Le vittorie governative hanno riportato sulla costa della Tripolitania «liberata» a Sabrata e Zhawia, hub di partenza dei migranti, i vecchi boss del traffico di esseri umani come El Gospi e Ahmed al-Dabbashi detto Ammu (lo zio). Non è un caso che solo in maggio oltre mille migranti abbiano cercato di raggiungere l’Italia e 400 siano stati riportati indietro dalla Guardia costiera libica secondo l’Organizzazione mondiale per le migrazioni.

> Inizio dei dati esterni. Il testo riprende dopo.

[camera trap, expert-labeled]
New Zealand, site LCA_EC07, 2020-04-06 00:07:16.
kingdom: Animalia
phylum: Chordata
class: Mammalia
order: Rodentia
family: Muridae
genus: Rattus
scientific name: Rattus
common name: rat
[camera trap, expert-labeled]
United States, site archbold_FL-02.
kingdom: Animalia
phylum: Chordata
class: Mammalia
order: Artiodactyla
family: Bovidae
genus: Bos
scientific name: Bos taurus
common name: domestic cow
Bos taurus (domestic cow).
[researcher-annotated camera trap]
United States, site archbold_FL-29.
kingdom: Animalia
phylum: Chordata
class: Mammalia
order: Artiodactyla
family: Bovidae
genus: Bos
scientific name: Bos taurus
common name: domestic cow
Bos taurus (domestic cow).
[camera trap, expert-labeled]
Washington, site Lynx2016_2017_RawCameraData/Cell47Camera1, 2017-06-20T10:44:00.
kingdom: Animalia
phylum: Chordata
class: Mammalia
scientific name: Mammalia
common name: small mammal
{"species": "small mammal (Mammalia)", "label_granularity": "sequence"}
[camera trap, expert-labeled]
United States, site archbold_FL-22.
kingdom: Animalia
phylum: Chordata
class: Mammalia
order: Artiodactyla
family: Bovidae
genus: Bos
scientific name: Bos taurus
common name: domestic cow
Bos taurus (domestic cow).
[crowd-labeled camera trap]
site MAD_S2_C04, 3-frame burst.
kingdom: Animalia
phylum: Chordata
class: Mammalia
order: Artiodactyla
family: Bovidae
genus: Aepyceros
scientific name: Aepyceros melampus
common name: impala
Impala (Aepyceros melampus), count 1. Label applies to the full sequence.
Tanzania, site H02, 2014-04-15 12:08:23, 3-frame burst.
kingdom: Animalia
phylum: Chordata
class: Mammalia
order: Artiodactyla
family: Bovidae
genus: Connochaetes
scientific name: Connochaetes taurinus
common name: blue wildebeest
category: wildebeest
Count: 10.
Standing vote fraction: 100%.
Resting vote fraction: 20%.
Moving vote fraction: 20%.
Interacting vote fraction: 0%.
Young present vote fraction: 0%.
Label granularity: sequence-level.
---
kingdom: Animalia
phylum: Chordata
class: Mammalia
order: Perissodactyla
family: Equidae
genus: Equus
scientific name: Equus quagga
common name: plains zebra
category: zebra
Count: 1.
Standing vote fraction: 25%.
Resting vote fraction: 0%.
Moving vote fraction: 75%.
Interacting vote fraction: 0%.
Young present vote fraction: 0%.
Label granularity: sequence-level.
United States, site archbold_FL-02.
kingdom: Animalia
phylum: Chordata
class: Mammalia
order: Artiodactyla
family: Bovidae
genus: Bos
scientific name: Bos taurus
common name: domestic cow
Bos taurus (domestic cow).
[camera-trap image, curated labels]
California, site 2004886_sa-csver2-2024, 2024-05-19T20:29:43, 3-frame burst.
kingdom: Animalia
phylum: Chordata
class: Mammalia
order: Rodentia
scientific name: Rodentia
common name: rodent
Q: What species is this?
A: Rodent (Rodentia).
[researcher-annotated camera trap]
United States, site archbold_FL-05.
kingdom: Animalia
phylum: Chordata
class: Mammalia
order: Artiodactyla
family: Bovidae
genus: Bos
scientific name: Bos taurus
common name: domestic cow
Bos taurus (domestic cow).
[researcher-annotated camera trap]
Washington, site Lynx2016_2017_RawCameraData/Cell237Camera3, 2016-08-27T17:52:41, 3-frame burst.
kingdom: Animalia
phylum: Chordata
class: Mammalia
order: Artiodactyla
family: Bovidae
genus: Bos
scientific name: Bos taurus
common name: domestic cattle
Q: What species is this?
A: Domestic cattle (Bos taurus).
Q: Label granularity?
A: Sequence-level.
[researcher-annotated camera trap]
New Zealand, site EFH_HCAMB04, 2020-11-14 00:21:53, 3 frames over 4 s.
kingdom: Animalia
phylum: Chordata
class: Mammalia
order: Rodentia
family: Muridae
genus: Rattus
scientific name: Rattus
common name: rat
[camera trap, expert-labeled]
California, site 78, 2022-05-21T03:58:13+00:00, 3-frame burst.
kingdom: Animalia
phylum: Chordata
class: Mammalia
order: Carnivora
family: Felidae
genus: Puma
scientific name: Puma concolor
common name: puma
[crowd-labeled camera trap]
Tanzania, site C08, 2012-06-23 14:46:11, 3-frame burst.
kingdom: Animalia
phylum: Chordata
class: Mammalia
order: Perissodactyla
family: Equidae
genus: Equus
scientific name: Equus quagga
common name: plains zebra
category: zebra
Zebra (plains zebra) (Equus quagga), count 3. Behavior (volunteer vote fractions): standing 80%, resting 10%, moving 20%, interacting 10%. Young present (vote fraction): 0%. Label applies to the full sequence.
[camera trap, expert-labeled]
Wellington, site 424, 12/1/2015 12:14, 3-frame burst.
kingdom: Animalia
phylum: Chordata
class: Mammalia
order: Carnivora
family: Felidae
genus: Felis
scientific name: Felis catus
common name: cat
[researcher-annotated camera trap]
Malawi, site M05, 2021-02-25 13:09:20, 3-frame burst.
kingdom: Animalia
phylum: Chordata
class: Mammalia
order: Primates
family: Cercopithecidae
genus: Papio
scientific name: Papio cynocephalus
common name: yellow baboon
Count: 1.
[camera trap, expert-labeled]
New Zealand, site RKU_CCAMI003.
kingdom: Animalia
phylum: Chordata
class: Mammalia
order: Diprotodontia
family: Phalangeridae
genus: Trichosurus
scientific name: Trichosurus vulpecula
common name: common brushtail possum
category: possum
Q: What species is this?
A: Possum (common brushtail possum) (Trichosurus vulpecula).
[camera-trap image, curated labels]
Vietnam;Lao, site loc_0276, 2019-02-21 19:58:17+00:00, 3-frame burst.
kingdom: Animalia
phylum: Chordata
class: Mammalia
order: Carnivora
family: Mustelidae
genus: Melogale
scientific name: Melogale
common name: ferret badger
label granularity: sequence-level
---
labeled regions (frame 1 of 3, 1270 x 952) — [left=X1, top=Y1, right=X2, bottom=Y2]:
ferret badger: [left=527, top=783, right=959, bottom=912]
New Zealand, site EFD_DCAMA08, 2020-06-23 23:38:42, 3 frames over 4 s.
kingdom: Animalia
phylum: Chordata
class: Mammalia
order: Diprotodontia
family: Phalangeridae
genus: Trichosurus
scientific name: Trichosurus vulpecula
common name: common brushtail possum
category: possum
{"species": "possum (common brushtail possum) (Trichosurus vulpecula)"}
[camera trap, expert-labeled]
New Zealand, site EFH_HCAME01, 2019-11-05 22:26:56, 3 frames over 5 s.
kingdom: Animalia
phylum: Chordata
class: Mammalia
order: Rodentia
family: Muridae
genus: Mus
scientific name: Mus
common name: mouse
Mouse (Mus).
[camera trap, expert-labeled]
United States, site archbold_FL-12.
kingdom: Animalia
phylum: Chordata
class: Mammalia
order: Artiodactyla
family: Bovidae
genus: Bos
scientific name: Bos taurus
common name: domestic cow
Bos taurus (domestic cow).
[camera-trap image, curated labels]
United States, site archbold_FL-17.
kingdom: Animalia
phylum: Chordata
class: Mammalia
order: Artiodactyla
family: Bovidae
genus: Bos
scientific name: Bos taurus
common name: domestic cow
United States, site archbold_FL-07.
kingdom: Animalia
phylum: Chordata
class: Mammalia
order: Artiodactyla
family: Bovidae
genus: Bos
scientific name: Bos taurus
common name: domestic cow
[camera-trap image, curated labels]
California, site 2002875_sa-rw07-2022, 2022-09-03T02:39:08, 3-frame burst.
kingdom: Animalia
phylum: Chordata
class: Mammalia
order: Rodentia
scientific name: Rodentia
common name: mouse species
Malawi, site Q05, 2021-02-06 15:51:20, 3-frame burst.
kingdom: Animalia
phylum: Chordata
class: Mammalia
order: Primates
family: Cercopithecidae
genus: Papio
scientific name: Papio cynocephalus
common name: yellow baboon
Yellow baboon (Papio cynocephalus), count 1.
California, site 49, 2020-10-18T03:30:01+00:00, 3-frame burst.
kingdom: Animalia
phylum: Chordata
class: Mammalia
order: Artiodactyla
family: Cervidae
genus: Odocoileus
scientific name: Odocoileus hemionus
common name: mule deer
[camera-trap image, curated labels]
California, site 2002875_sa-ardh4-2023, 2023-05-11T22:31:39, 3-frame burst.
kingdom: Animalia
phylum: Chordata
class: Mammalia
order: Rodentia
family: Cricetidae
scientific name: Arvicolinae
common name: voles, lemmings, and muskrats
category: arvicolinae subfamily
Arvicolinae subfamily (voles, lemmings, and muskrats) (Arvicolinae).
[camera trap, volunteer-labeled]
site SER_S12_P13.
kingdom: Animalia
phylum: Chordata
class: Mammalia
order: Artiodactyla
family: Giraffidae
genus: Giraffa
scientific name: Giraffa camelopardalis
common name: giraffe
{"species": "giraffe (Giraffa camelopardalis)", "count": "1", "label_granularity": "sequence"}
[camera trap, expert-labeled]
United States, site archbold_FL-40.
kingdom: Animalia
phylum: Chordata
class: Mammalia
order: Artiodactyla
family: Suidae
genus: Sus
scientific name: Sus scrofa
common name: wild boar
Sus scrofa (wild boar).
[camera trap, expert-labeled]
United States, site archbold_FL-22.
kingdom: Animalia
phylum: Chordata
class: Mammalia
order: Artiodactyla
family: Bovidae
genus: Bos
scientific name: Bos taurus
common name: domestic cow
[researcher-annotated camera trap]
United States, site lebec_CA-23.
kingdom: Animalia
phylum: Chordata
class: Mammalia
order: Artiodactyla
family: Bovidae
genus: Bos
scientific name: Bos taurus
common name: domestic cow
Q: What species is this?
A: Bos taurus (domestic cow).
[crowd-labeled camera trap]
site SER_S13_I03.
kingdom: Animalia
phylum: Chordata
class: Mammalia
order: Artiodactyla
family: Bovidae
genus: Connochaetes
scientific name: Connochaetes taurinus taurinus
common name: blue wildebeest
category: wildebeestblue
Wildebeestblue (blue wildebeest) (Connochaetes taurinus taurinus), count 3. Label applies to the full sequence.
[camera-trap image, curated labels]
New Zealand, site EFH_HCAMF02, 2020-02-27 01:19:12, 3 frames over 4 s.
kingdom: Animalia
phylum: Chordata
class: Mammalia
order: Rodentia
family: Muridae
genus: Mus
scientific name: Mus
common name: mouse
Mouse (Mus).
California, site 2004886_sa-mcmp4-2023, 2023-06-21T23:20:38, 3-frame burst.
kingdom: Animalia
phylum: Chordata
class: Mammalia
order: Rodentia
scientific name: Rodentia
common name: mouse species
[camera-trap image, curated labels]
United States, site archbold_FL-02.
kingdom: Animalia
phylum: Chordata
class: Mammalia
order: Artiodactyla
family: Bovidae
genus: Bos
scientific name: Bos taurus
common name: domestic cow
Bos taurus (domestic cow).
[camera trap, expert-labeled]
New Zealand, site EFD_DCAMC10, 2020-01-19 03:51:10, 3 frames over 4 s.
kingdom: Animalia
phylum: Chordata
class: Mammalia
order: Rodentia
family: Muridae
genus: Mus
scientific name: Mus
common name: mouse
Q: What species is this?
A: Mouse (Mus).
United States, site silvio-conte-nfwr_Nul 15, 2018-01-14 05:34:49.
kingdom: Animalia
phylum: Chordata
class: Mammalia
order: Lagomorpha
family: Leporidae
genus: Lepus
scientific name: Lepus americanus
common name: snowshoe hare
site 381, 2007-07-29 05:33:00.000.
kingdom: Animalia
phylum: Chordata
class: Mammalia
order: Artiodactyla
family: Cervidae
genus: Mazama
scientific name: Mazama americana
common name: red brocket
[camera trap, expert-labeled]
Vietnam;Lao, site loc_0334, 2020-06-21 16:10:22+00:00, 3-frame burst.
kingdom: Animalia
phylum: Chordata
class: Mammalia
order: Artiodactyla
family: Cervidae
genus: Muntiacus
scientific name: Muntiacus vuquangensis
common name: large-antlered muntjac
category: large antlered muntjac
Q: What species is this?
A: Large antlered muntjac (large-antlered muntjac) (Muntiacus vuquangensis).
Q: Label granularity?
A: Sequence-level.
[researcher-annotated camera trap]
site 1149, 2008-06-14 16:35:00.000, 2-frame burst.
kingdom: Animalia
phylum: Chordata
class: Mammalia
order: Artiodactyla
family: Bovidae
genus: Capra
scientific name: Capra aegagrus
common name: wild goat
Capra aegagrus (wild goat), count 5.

Se non partono dalla Tripolitania i libici li muovono a piedi in Tunisia per farli imbarcare grazie ad accordi con i trafficanti locali.
Malta poi, quando arrivano i barconi, li dirotta verso l’Italia. La piccola isola europea, istigata dai turchi, sta mettendo i bastoni fra le ruote alla già poco utile missione Irini bloccando la nomina del comandante in mare, che dovrebbe essere un greco. Ufficialmente i maltesi vogliono più aiuti per fronteggiare gli sbarchi dei migranti. L’operazione aeronavale Ue deve garantire l’embargo delle armi sotto il comando dell’ammiraglio italiano Fabio Agostini, dal quartier generale a Roma. A fine maggio poteva contare su una sola nave francese e due aeroplani a elica. A breve dovrebbero dare il cambio un’unità italiana e una greca.
Per Fathi Bashaga, ministro dell’Interno di Tripoli, «la missione è illegale» perchè favorisce Haftar che riceve armi via terra dall’Egitto e con aerei da trasporto. Una fonte qualificata delle operazioni Ue rivela che Erdogan «tiene sotto schiaffo l’Europa su entrambi i fronti dei migranti. Via terra lungo la rotta balcanica e sul mare con la presenza in Libia. Sono i turchi ad aprire i rubinetti degli arrivi».